Goal of the exercise: Copy the data below word for word, keeping every line unchanged and in its original order from start to finish.

Supplied records:

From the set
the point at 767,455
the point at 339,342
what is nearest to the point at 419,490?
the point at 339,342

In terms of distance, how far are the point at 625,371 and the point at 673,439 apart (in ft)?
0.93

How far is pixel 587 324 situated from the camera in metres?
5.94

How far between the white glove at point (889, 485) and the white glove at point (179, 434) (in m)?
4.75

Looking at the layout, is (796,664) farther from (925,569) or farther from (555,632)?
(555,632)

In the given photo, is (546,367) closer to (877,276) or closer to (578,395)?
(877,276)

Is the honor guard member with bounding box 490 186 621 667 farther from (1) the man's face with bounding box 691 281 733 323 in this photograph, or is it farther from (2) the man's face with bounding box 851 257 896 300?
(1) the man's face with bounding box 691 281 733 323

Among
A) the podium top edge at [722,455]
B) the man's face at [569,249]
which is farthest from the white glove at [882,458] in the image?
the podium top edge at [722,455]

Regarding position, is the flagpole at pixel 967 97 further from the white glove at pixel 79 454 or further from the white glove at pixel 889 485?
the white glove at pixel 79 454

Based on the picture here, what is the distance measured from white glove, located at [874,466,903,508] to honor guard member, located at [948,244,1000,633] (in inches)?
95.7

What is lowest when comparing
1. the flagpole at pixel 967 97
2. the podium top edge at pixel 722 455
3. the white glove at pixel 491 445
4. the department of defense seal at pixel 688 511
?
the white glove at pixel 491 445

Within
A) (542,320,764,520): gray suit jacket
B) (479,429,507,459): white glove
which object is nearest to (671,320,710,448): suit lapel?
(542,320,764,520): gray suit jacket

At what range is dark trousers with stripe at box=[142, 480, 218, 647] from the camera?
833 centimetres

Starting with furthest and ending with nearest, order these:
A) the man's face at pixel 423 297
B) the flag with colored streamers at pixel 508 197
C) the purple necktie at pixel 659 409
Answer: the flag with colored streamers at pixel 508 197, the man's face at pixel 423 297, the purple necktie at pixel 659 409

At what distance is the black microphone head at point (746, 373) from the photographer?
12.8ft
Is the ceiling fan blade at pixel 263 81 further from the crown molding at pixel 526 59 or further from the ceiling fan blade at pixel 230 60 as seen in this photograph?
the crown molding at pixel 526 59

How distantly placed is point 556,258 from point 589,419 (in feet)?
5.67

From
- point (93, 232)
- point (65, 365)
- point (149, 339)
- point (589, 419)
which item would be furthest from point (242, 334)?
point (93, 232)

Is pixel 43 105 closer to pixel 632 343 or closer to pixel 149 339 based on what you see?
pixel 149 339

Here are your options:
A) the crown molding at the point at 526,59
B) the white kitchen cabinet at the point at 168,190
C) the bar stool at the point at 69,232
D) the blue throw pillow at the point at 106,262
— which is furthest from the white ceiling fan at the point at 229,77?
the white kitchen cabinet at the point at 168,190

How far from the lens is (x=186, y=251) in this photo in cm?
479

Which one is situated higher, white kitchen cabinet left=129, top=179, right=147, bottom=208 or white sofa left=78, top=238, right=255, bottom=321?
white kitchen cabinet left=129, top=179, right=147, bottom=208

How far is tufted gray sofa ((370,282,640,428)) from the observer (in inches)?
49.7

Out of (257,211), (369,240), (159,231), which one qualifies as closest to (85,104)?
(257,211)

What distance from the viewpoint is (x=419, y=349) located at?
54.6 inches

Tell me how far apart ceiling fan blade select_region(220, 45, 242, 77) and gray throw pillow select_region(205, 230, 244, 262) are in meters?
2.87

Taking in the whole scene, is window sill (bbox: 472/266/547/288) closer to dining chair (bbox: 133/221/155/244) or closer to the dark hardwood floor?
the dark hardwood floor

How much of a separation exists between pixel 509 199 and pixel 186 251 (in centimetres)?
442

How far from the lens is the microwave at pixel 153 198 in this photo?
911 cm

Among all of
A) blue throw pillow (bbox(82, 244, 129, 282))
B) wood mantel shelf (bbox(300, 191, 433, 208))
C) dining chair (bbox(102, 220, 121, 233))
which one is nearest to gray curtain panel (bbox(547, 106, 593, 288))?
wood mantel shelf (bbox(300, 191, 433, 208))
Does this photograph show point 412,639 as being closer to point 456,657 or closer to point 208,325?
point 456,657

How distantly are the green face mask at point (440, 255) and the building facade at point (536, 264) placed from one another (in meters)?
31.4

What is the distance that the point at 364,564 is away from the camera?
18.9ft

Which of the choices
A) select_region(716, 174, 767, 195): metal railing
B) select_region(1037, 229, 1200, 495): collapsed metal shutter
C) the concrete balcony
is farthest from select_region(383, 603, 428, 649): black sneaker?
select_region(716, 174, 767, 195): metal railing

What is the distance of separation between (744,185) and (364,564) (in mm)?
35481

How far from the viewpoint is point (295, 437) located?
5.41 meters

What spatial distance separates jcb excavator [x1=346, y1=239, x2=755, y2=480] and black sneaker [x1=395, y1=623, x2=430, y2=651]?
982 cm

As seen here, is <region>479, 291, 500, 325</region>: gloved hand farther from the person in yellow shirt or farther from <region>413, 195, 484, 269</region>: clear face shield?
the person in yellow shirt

The output:
From the set
the point at 767,455
the point at 339,342
what is nearest to the point at 419,490?
the point at 339,342

In terms of distance, how far are the point at 625,371 and the point at 673,439 apart (in ft)?
0.93

How far is pixel 587 324 situated from the camera in metres?
5.94

How far between the white glove at point (889, 485) and the white glove at point (179, 434) (in m)?
4.75

Looking at the layout, is (796,664) farther from (925,569) or farther from (555,632)?
(555,632)

In the given photo, is (546,367) closer to (877,276) or closer to (578,395)?
(877,276)

Is the honor guard member with bounding box 490 186 621 667 farther from (1) the man's face with bounding box 691 281 733 323 in this photograph, or is it farther from (2) the man's face with bounding box 851 257 896 300?
(1) the man's face with bounding box 691 281 733 323

Among
A) the podium top edge at [722,455]
B) the man's face at [569,249]
which is farthest from the white glove at [882,458] in the image?
the podium top edge at [722,455]

Regarding position, is the flagpole at pixel 967 97 further from the white glove at pixel 79 454 or further from the white glove at pixel 889 485?
the white glove at pixel 79 454

Based on the picture here, what is the distance measured from white glove, located at [874,466,903,508] to honor guard member, located at [948,244,1000,633] (in inches)?
95.7

What is lowest when comparing
1. the flagpole at pixel 967 97
2. the podium top edge at pixel 722 455
3. the white glove at pixel 491 445
4. the department of defense seal at pixel 688 511
?
the white glove at pixel 491 445

Within
A) (542,320,764,520): gray suit jacket
B) (479,429,507,459): white glove
which object is nearest to (671,320,710,448): suit lapel?
(542,320,764,520): gray suit jacket

At what range is dark trousers with stripe at box=[142, 480, 218, 647] from the camera?
833 centimetres

Starting with furthest and ending with nearest, order these:
A) the man's face at pixel 423 297
B) the flag with colored streamers at pixel 508 197
C) the purple necktie at pixel 659 409
Answer: the flag with colored streamers at pixel 508 197, the man's face at pixel 423 297, the purple necktie at pixel 659 409

At what distance is the black microphone head at point (746, 373) from the photographer?
12.8ft
Is the ceiling fan blade at pixel 263 81 further from the crown molding at pixel 526 59 or further from the ceiling fan blade at pixel 230 60 as seen in this photograph?
the crown molding at pixel 526 59

How distantly placed is point 556,258 from point 589,419 (in feet)?
5.67

From
- point (93, 232)
- point (65, 365)
- point (149, 339)
- point (589, 419)
which item would be furthest from point (242, 334)?
point (93, 232)

Is pixel 43 105 closer to pixel 632 343 or closer to pixel 149 339 based on what you see?
pixel 149 339

Here are your options:
A) the crown molding at the point at 526,59
B) the white kitchen cabinet at the point at 168,190
C) the bar stool at the point at 69,232
D) the blue throw pillow at the point at 106,262
— which is furthest from the white ceiling fan at the point at 229,77?
the white kitchen cabinet at the point at 168,190

How far from the lens is (x=186, y=251) in this photo in cm?
479

Which one is situated higher, white kitchen cabinet left=129, top=179, right=147, bottom=208 or white sofa left=78, top=238, right=255, bottom=321?
white kitchen cabinet left=129, top=179, right=147, bottom=208

How far is tufted gray sofa ((370,282,640,428)) from the observer (in inches)?
49.7

Out of (257,211), (369,240), (159,231), which one qualifies as closest to (85,104)?
(257,211)

What distance from the viewpoint is (x=419, y=349) located at?
54.6 inches

Tell me how far apart ceiling fan blade select_region(220, 45, 242, 77) and gray throw pillow select_region(205, 230, 244, 262) are in meters?
2.87

Taking in the whole scene, is window sill (bbox: 472/266/547/288) closer to dining chair (bbox: 133/221/155/244) or closer to the dark hardwood floor?
the dark hardwood floor

How much of a separation exists between pixel 509 199 and pixel 186 251 (in centimetres)?
442

How far from the lens is the microwave at pixel 153 198 in this photo?
911 cm

Among all of
A) blue throw pillow (bbox(82, 244, 129, 282))
B) wood mantel shelf (bbox(300, 191, 433, 208))
C) dining chair (bbox(102, 220, 121, 233))
which one is nearest to gray curtain panel (bbox(547, 106, 593, 288))?
wood mantel shelf (bbox(300, 191, 433, 208))
Does this photograph show point 412,639 as being closer to point 456,657 or closer to point 208,325?
point 456,657

How distantly are the green face mask at point (440, 255) and the building facade at point (536, 264) placed from one another (in meters)?
31.4

What is the distance that the point at 364,564 is away from the camera?
18.9ft

Which of the choices
A) select_region(716, 174, 767, 195): metal railing
B) select_region(1037, 229, 1200, 495): collapsed metal shutter
C) the concrete balcony
is farthest from select_region(383, 603, 428, 649): black sneaker?
select_region(716, 174, 767, 195): metal railing

What is the distance of separation between (744,185) and (364,564) (in mm)?
35481

How far from the viewpoint is point (295, 437) located?
5.41 meters

What spatial distance separates jcb excavator [x1=346, y1=239, x2=755, y2=480] and black sneaker [x1=395, y1=623, x2=430, y2=651]?
982 cm

As seen here, is <region>479, 291, 500, 325</region>: gloved hand farther from the person in yellow shirt or farther from <region>413, 195, 484, 269</region>: clear face shield?
the person in yellow shirt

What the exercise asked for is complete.